Copy the lines below word for word, leaving out the pictures.
──────── Listed records ────────
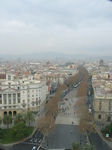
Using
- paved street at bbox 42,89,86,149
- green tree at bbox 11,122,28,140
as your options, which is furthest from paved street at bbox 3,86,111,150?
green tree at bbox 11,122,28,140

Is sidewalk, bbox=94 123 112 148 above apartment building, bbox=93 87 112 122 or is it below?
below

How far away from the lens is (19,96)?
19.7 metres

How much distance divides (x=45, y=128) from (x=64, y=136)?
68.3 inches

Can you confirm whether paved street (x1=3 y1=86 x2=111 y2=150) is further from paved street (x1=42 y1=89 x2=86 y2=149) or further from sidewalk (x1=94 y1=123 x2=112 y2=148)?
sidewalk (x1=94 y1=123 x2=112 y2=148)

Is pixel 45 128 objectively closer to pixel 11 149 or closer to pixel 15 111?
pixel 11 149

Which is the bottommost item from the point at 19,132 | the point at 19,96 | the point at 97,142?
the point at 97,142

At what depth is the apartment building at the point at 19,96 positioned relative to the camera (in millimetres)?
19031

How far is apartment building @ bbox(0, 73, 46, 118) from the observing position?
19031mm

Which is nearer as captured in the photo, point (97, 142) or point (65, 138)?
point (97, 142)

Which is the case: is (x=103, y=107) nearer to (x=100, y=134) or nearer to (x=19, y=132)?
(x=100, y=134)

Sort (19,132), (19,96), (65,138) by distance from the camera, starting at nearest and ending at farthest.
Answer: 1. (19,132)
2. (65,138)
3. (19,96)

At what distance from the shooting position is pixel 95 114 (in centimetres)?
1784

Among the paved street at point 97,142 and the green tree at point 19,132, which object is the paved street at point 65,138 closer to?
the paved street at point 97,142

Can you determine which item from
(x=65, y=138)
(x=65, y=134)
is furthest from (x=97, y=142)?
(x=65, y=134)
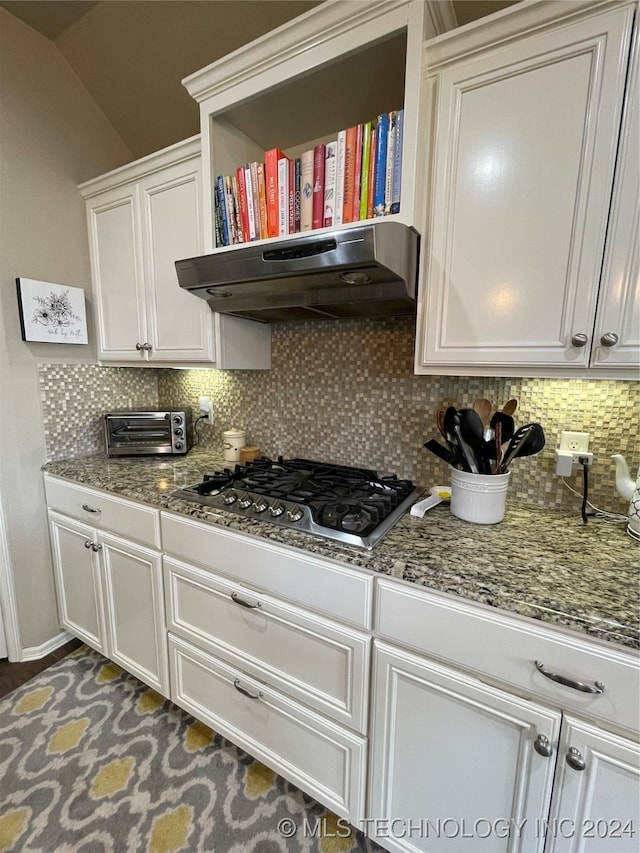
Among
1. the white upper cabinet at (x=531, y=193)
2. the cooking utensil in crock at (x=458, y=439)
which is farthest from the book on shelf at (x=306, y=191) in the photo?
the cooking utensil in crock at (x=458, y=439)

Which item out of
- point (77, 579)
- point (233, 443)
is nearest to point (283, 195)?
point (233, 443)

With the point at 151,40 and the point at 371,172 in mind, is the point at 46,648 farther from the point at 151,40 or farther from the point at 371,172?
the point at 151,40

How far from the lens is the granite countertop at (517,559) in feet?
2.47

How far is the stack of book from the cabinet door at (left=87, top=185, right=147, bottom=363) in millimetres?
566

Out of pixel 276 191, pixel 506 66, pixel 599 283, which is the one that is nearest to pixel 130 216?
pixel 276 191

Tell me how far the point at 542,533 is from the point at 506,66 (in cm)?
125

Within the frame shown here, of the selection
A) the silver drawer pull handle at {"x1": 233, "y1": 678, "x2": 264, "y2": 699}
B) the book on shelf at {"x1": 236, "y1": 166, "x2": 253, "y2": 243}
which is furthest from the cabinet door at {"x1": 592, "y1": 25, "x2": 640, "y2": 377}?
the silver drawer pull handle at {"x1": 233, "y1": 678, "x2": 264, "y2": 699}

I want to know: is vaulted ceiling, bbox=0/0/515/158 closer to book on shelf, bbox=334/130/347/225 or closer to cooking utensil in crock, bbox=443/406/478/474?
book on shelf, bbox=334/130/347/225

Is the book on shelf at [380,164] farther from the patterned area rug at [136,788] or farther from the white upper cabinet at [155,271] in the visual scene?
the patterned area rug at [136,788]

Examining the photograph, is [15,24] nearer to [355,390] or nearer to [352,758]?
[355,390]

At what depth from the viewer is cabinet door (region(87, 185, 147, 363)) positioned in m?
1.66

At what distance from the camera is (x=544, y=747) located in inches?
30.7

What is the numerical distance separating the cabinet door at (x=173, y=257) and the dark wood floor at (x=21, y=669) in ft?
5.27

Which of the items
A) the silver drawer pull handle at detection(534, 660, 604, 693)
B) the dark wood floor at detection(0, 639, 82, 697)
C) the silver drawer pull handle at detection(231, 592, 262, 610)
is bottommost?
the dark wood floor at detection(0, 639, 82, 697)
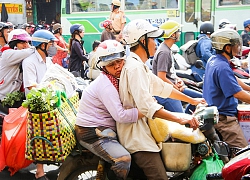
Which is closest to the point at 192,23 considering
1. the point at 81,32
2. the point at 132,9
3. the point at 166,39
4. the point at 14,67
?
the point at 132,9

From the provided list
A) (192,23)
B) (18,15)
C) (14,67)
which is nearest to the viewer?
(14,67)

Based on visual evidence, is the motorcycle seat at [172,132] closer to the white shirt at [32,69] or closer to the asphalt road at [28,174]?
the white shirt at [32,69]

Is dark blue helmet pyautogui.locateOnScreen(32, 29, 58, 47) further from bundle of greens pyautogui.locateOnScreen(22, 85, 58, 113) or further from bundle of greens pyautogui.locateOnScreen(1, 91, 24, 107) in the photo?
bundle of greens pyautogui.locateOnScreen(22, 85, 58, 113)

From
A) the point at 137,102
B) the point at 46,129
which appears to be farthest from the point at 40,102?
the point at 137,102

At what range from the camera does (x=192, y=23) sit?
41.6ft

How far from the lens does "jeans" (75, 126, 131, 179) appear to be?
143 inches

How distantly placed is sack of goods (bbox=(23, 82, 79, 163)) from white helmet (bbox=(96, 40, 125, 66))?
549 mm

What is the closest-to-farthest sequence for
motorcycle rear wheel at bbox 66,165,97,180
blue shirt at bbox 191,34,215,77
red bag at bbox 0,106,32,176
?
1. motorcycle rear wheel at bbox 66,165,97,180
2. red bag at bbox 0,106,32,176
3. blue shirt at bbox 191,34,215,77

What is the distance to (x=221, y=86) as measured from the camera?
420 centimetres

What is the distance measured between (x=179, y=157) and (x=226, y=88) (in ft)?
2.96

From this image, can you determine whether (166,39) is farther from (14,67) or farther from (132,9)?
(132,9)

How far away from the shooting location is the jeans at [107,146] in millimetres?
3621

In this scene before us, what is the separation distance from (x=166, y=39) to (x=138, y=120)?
────────
Solution for this problem:
Using
- paved street at bbox 42,89,86,149
- green tree at bbox 11,122,28,140
as your options, which is furthest from paved street at bbox 3,86,111,150?
green tree at bbox 11,122,28,140

Is sidewalk, bbox=94 123 112 148 above apartment building, bbox=93 87 112 122 or is it below?
below

How far away from the lens is (19,96)?
19.7 metres

How much distance divides (x=45, y=128) from (x=64, y=136)?
68.3 inches

Can you confirm whether paved street (x1=3 y1=86 x2=111 y2=150) is further from paved street (x1=42 y1=89 x2=86 y2=149) or further from sidewalk (x1=94 y1=123 x2=112 y2=148)?
sidewalk (x1=94 y1=123 x2=112 y2=148)

Is pixel 45 128 objectively closer to pixel 11 149 or closer to pixel 15 111?
pixel 11 149

Which is the bottommost item from the point at 19,132 | the point at 19,96 | the point at 97,142?
the point at 97,142

At what depth is the apartment building at the point at 19,96 positioned relative to the camera (in millimetres)?
19031

How far is apartment building @ bbox(0, 73, 46, 118) from the observing position?
19031mm

Which is nearer as captured in the photo, point (97, 142) or point (65, 138)?
point (97, 142)

Which is the case: is (x=103, y=107) nearer to (x=100, y=134) or nearer to (x=19, y=132)?
(x=100, y=134)

Sort (19,132), (19,96), (65,138) by distance from the camera, starting at nearest and ending at farthest.
Answer: 1. (19,132)
2. (65,138)
3. (19,96)

At what distance from the shooting position is pixel 95 114 (in centimetres)?
1784

Among the paved street at point 97,142 and the green tree at point 19,132, which object is the paved street at point 65,138 closer to?
the paved street at point 97,142

Can you determine which item from
(x=65, y=138)
(x=65, y=134)
is furthest from (x=97, y=142)?
(x=65, y=134)
Among
1. the white upper cabinet at (x=531, y=193)
2. the cooking utensil in crock at (x=458, y=439)
which is farthest from the book on shelf at (x=306, y=191) in the photo?
the cooking utensil in crock at (x=458, y=439)

Which item out of
- point (77, 579)
- point (233, 443)
is nearest to point (283, 195)?
point (233, 443)

With the point at 151,40 and the point at 371,172 in mind, is the point at 46,648 farther from the point at 151,40 or farther from the point at 371,172?
the point at 151,40

How far from the lens is the granite countertop at (517,559) in feet?
2.47

How far is the stack of book from the cabinet door at (left=87, top=185, right=147, bottom=363) in millimetres?
566

Out of pixel 276 191, pixel 506 66, pixel 599 283, which is the one that is nearest to pixel 130 216?
pixel 276 191

Tell me how far the point at 542,533 is from the point at 506,66 (in cm)?
125

Within the frame shown here, of the selection
A) the silver drawer pull handle at {"x1": 233, "y1": 678, "x2": 264, "y2": 699}
B) the book on shelf at {"x1": 236, "y1": 166, "x2": 253, "y2": 243}
which is furthest from the cabinet door at {"x1": 592, "y1": 25, "x2": 640, "y2": 377}?
the silver drawer pull handle at {"x1": 233, "y1": 678, "x2": 264, "y2": 699}

I want to know: is vaulted ceiling, bbox=0/0/515/158 closer to book on shelf, bbox=334/130/347/225 or closer to cooking utensil in crock, bbox=443/406/478/474?
book on shelf, bbox=334/130/347/225

Is the book on shelf at [380,164] farther from the patterned area rug at [136,788] or farther from the white upper cabinet at [155,271] in the visual scene?
the patterned area rug at [136,788]

Examining the photograph, is [15,24] nearer to [355,390] or nearer to [352,758]?
[355,390]

At what depth from the viewer is cabinet door (region(87, 185, 147, 363)) positioned in m?
1.66

At what distance from the camera is (x=544, y=747) located in inches?
30.7

What is the numerical distance separating the cabinet door at (x=173, y=257) and the dark wood floor at (x=21, y=669) in ft?
5.27

Which of the items
A) the silver drawer pull handle at detection(534, 660, 604, 693)
B) the dark wood floor at detection(0, 639, 82, 697)
C) the silver drawer pull handle at detection(231, 592, 262, 610)
is bottommost?
the dark wood floor at detection(0, 639, 82, 697)
Which is closest to the point at 192,23 considering
1. the point at 81,32
2. the point at 132,9
3. the point at 166,39
4. the point at 14,67
?
the point at 132,9

From the provided list
A) (192,23)
B) (18,15)
C) (14,67)
which is nearest to the viewer?
(14,67)

Based on visual evidence, is the motorcycle seat at [172,132] closer to the white shirt at [32,69] or closer to the asphalt road at [28,174]?
the white shirt at [32,69]

Is dark blue helmet pyautogui.locateOnScreen(32, 29, 58, 47) further from bundle of greens pyautogui.locateOnScreen(22, 85, 58, 113) or further from bundle of greens pyautogui.locateOnScreen(1, 91, 24, 107) in the photo?
bundle of greens pyautogui.locateOnScreen(22, 85, 58, 113)

From
A) the point at 137,102
B) the point at 46,129
which appears to be farthest from the point at 40,102?
the point at 137,102

At what range from the camera does (x=192, y=23) sit?
41.6ft

How far from the lens does "jeans" (75, 126, 131, 179) appear to be?
143 inches

How distantly placed is sack of goods (bbox=(23, 82, 79, 163)) from white helmet (bbox=(96, 40, 125, 66))?
549 mm

What is the closest-to-farthest sequence for
motorcycle rear wheel at bbox 66,165,97,180
blue shirt at bbox 191,34,215,77
red bag at bbox 0,106,32,176
?
1. motorcycle rear wheel at bbox 66,165,97,180
2. red bag at bbox 0,106,32,176
3. blue shirt at bbox 191,34,215,77

What is the distance to (x=221, y=86) as measured from the camera?
420 centimetres

What is the distance measured between (x=179, y=157) and (x=226, y=88) (in ft)?
2.96

From this image, can you determine whether (166,39) is farther from (14,67) or farther from (132,9)?
(132,9)

How far away from the shooting location is the jeans at [107,146] in millimetres?
3621

In this scene before us, what is the separation distance from (x=166, y=39) to (x=138, y=120)?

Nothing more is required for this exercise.